自動意思決定技術の利用などを規制、サイバーセキュリティ監査の一部義務化も 米CCPA
米カリフォルニア州プライバシー保護機関(CCPA:California Privacy Protection Agency)はこのほど、2026年1月1日から発効予定の新たな規制パッケージ「CCPA Updates, Cybersecurity Audits, Risk Assessments, Automated Decisionmaking Technology (ADMT), and Insurance Regulations」(CCPA更新、サイバーセキュリティ監査、リスク評価、自動意思決定技術(ADMT)、および保険規則)の条文を公開しました。この規制パッケージは、カリフォルニア州消費者プライバシー法(CCPA)およびその改正版であるCPRAに基づき、プライバシー保護の実効性を高めることを目的として策定されました。
規制パッケージは、主に5つの柱で構成されています。
1つ目は、既存のCCPA規制が更新されました。消費者が自身の権利であるアクセス権▽訂正要求▽利用と開示の制限要求—を従来よりも行使しやすくする改正がなされました。消費者がCCPAの権利を行使した際、事業者が報復措置を取ることを禁止する規定も明確化されました。
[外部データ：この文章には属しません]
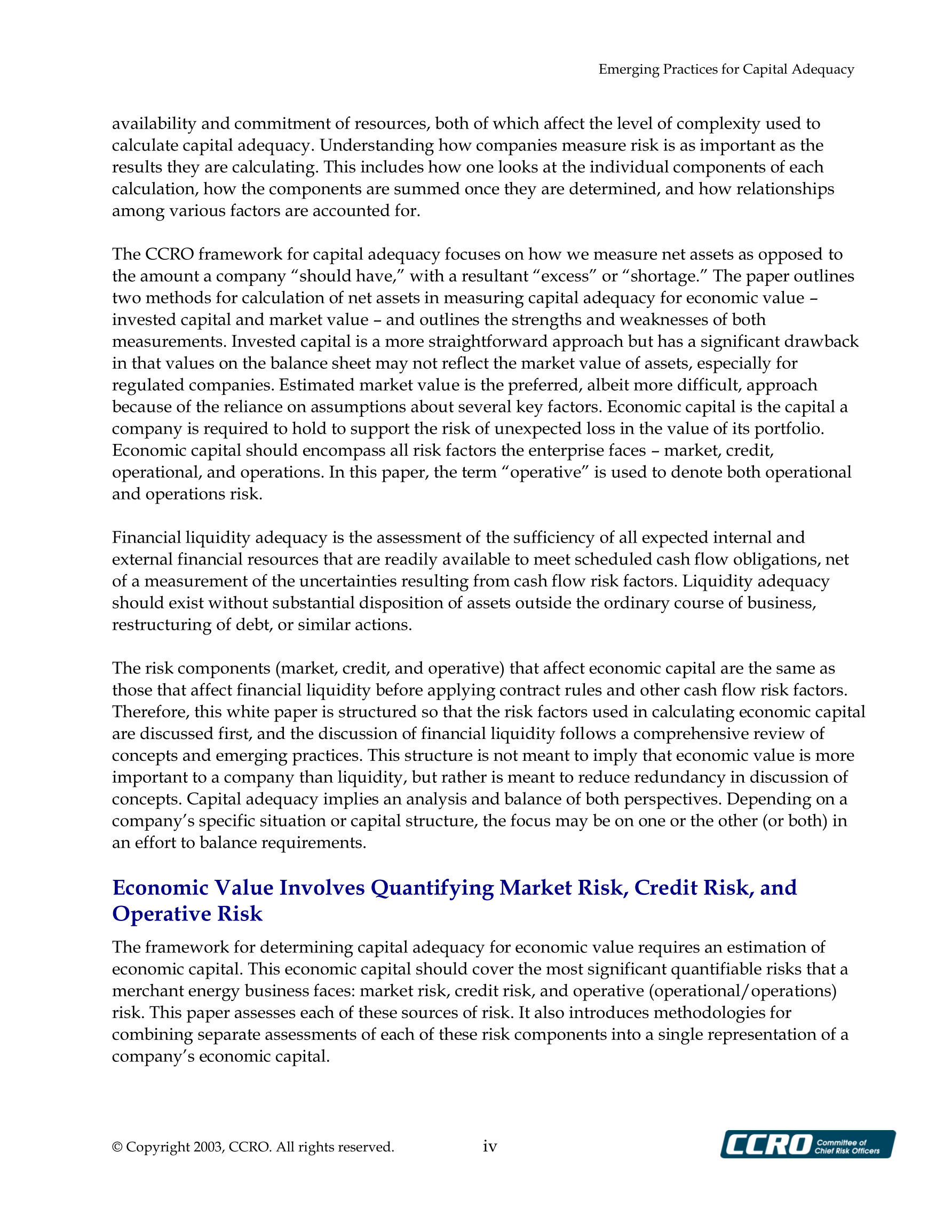 Emerging Practices for Capital Adequacy

availability and commitment of resources, both of which affect the level of complexity used to calculate capital adequacy. Understanding how companies measure risk is as important as the results they are calculating. This includes how one looks at the individual components of each calculation, how the components are summed once they are determined, and how relationships among various factors are accounted for.

The CCRO framework for capital adequacy focuses on how we measure net assets as opposed to the amount a company “should have,” with a resultant “excess” or “shortage.” The paper outlines two methods for calculation of net assets in measuring capital adequacy for economic value – invested capital and market value – and outlines the strengths and weaknesses of both measurements. Invested capital is a more straightforward approach but has a significant drawback in that values on the balance sheet may not reflect the market value of assets, especially for regulated companies. Estimated market value is the preferred, albeit more difficult, approach because of the reliance on assumptions about several key factors. Economic capital is the capital a company is required to hold to support the risk of unexpected loss in the value of its portfolio. Economic capital should encompass all risk factors the enterprise faces – market, credit, operational, and operations. In this paper, the term “operative” is used to denote both operational and operations risk.

Financial liquidity adequacy is the assessment of the sufficiency of all expected internal and external financial resources that are readily available to meet scheduled cash flow obligations, net of a measurement of the uncertainties resulting from cash flow risk factors. Liquidity adequacy should exist without substantial disposition of assets outside the ordinary course of business, restructuring of debt, or similar actions.

The risk components (market, credit, and operative) that affect economic capital are the same as those that affect financial liquidity before applying contract rules and other cash flow risk factors. Therefore, this white paper is structured so that the risk factors used in calculating economic capital are discussed first, and the discussion of financial liquidity follows a comprehensive review of concepts and emerging practices. This structure is not meant to imply that economic value is more important to a company than liquidity, but rather is meant to reduce redundancy in discussion of concepts. Capital adequacy implies an analysis and balance of both perspectives. Depending on a company’s specific situation or capital structure, the focus may be on one or the other (or both) in an effort to balance requirements.

Economic Value Involves Quantifying Market Risk, Credit Risk, and Operative Risk

The framework for determining capital adequacy for economic value requires an estimation of economic capital. This economic capital should cover the most significant quantifiable risks that a merchant energy business faces: market risk, credit risk, and operative (operational/operations) risk. This paper assesses each of these sources of risk. It also introduces methodologies for combining separate assessments of each of these risk components into a single representation of a company’s economic capital.

© Copyright 2003, CCRO. All rights reserved.

iv

CCRO Committee of Chief Risk Officers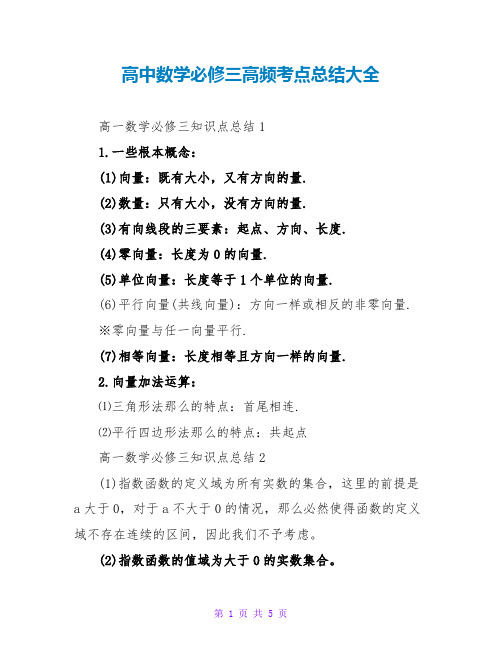 高中数学必修三高频考点总结大全

高一数学必修三知识点总结 1

1.一些根本概念：

(1)向量：既有大小，又有方向的量.

(2)数量：只有大小，没有方向的量.

(3)有向线段的三要素：起点、方向、长度.

(4)零向量：长度为 0 的向量.

(5)单位向量：长度等于 1 个单位的向量.

(6)平行向量(共线向量)：方向一样或相反的非零向量.

※零向量与任一向量平行.

(7)相等向量：长度相等且方向一样的向量.

2.向量加法运算：

⑴三角形法那么的特点：首尾相连.

⑵平行四边形法那么的特点：共起点

高一数学必修三知识点总结 2

(1)指数函数的定义域为所有实数的集合，这里的前提是 a 大于 0，对于 a 不大于 0 的情况，那么必然使得函数的定义域不存在连续的区间，因此我们不予考虑。

(2)指数函数的值域为大于 0 的实数集合。

第 1 页 共 5 页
2つ目は、一定の条件を満たす企業に対して、リスク評価(RA)を義務付けます。具体的には、個人情報の販売または共有、機密性の高い個人情報(センシティブ・パーソナル・インフォメーション)の処理、自動意思決定技術(ADMT:Automated decision making Technology)の利用に当てはまる場合、対象となります。
3つ目は、重大なリスクをもたらす特定企業に対する、年次のサイバーセキュリティ監査の義務化です。具体的には、年間収益が一定額以上であり、かつ、25万以上の消費者または世帯の個人情報を処理している、あるいは5万以上の消費者の機密性の高い個人情報を処理している企業などが対象となります。
4つ目は、ADMTの活用に関する内容です。「人間の意思決定を実質的または完全に置き換える」高リスクな利用とみなされる場合に適用されます。企業は消費者に対しADMT使用を通知し、消費者はアクセスできるほか、オプトアウトできる権利を保障するよう、明確化しました。特に、消費者にとって「重大な決定」をADMTが担う場合に適用されます。重大な決定とは、入学や就職、住宅取得や保険、金融サービスなどに関する決定が含まれるとされています。
5つ目は保険会社がCCPAに準拠しなければならない場合を明確にしました。カリフォルニア州にはカリフォルニア州保険法(California Insurance Code)があります。今回の規制パッケージでは、同法に基づく規制の重複や混乱を避けるために、同法との境界線を示し、CCPA規制に従う範囲や条件を明確化しました。